RECORD SET
--- START ---
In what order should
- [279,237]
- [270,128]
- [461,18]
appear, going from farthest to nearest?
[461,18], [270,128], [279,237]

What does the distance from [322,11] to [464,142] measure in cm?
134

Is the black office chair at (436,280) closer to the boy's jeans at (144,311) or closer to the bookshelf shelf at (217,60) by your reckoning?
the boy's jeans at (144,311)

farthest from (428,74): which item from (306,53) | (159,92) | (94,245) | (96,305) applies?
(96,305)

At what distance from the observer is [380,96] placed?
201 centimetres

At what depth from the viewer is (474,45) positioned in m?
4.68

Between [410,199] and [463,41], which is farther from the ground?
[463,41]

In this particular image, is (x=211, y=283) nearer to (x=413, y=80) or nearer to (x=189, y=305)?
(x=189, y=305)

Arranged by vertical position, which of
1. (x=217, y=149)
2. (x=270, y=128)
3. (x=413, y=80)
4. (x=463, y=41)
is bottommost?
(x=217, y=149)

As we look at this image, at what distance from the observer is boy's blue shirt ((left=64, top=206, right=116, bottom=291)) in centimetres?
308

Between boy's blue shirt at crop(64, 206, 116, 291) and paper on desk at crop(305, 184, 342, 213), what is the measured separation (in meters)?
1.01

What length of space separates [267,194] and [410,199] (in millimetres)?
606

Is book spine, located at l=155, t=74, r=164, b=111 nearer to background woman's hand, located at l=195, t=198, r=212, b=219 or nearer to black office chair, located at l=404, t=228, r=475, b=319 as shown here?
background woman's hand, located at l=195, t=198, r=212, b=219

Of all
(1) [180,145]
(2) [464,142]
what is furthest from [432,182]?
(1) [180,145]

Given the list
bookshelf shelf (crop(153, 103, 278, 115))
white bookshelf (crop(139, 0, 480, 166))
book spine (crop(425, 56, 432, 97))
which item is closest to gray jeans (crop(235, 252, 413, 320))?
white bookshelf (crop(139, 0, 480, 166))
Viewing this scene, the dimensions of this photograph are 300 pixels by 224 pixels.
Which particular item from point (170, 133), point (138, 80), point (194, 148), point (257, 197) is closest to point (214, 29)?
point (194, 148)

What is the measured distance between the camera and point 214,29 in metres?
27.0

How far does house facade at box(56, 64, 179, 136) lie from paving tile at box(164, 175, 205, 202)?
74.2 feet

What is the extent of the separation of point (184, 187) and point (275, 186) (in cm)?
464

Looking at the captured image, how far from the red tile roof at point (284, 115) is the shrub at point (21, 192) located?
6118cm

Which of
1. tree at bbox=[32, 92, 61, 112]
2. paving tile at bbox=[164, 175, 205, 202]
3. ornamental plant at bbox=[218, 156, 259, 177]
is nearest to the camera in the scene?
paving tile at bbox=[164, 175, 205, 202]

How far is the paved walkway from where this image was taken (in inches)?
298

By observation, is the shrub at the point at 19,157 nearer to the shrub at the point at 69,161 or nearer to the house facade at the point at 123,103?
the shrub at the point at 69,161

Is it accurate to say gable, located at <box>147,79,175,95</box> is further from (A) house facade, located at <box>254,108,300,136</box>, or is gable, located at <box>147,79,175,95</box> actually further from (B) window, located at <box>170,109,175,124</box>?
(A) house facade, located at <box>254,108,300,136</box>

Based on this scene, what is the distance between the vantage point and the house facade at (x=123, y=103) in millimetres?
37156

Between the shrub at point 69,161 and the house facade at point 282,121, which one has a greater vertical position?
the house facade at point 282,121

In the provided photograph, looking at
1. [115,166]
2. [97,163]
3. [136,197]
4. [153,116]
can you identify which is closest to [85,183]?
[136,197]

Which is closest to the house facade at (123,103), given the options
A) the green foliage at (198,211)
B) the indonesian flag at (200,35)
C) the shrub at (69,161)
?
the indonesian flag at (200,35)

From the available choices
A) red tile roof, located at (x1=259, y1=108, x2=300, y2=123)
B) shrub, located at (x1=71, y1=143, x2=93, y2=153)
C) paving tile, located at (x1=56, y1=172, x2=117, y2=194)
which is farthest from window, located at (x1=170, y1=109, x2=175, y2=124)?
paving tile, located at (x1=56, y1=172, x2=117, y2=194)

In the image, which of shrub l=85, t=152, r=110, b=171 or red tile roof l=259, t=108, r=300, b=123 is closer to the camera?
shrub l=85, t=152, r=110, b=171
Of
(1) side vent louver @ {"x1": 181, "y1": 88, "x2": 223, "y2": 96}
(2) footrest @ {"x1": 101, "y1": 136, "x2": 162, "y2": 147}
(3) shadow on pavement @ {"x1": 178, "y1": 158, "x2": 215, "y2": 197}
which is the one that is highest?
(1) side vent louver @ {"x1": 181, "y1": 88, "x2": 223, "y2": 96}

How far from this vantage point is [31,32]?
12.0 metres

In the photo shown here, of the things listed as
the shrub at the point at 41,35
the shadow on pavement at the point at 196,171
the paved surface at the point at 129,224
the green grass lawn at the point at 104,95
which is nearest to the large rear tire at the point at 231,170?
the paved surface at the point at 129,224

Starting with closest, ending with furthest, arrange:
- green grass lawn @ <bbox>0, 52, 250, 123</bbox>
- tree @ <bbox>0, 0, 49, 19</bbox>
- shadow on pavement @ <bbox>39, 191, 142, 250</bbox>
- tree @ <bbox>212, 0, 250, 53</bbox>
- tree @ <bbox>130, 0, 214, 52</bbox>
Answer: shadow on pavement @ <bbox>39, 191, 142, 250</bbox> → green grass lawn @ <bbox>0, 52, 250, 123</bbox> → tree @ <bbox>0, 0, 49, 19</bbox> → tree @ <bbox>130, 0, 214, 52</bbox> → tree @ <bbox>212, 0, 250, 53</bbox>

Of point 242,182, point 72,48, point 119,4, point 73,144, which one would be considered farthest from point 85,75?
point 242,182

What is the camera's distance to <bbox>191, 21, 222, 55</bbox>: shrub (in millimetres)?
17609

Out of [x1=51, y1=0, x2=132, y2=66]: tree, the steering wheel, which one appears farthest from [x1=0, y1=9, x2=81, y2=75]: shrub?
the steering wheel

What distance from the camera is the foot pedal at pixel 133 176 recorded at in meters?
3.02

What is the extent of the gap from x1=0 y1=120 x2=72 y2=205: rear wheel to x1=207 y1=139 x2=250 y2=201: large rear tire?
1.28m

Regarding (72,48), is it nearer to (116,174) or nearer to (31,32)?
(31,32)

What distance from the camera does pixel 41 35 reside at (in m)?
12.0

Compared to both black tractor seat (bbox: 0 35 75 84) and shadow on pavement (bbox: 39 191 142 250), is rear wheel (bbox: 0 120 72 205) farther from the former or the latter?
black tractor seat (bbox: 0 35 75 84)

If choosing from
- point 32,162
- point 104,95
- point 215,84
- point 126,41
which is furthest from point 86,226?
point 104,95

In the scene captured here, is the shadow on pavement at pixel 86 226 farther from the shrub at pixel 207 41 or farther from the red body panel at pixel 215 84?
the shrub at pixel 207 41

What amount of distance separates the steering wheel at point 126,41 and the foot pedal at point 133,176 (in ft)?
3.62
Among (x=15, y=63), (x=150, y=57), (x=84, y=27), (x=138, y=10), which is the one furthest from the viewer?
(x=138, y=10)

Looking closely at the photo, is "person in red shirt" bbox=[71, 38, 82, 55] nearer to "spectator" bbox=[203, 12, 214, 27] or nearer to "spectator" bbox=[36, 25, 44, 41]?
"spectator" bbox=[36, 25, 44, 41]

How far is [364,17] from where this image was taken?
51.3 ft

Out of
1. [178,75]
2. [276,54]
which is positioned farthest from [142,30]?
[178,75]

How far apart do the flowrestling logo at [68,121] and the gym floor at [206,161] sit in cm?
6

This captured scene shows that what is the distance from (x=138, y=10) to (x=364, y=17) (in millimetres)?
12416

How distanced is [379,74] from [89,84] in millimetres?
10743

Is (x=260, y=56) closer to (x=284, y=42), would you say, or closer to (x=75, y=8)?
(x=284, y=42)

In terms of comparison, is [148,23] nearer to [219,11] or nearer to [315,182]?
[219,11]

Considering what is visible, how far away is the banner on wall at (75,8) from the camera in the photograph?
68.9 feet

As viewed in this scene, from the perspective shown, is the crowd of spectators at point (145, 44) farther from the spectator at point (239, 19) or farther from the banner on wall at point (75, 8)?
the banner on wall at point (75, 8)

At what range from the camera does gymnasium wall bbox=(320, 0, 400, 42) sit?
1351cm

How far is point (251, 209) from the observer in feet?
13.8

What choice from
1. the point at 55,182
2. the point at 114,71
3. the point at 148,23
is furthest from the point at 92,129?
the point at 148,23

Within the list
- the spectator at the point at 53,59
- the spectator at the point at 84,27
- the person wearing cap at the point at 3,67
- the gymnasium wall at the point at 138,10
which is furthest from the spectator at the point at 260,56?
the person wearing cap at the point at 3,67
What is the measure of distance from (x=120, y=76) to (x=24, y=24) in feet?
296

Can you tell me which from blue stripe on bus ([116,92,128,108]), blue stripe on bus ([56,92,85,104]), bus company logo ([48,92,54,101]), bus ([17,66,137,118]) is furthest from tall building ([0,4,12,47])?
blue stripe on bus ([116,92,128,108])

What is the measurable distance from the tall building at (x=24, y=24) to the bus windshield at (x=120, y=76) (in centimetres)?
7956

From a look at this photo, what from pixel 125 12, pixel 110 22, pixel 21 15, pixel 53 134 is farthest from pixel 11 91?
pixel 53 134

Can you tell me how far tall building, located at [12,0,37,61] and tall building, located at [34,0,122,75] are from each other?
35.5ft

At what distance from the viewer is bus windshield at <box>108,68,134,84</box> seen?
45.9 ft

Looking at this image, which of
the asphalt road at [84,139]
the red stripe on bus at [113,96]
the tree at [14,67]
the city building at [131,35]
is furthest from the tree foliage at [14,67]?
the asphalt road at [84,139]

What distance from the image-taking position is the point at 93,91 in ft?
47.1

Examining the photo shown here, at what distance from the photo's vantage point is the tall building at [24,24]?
--- END ---
DIRECTIONS
In the records above, return only the line that contains "What is the measure of" and every line after it through the last, exactly as they appear.

COMPLETE ANSWER
What is the measure of distance from (x=120, y=76) to (x=24, y=24) in feet?
296

Can you tell me which from blue stripe on bus ([116,92,128,108]), blue stripe on bus ([56,92,85,104]), bus company logo ([48,92,54,101]), bus ([17,66,137,118]) is furthest from tall building ([0,4,12,47])?
blue stripe on bus ([116,92,128,108])

What is the measurable distance from the tall building at (x=24, y=24) to the bus windshield at (x=120, y=76) (in centimetres)?
7956

From a look at this photo, what from pixel 125 12, pixel 110 22, pixel 21 15, pixel 53 134 is farthest from pixel 11 91?
pixel 53 134

Can you tell me how far tall building, located at [12,0,37,61] and tall building, located at [34,0,122,75] are from each other?
35.5ft

At what distance from the viewer is bus windshield at <box>108,68,134,84</box> seen?
45.9 ft

Looking at this image, which of
the asphalt road at [84,139]
the red stripe on bus at [113,96]
the tree at [14,67]
the city building at [131,35]
is furthest from the tree foliage at [14,67]?
the asphalt road at [84,139]

What distance from the image-taking position is the point at 93,91 in ft?
47.1

Examining the photo shown here, at what distance from the photo's vantage point is the tall building at [24,24]?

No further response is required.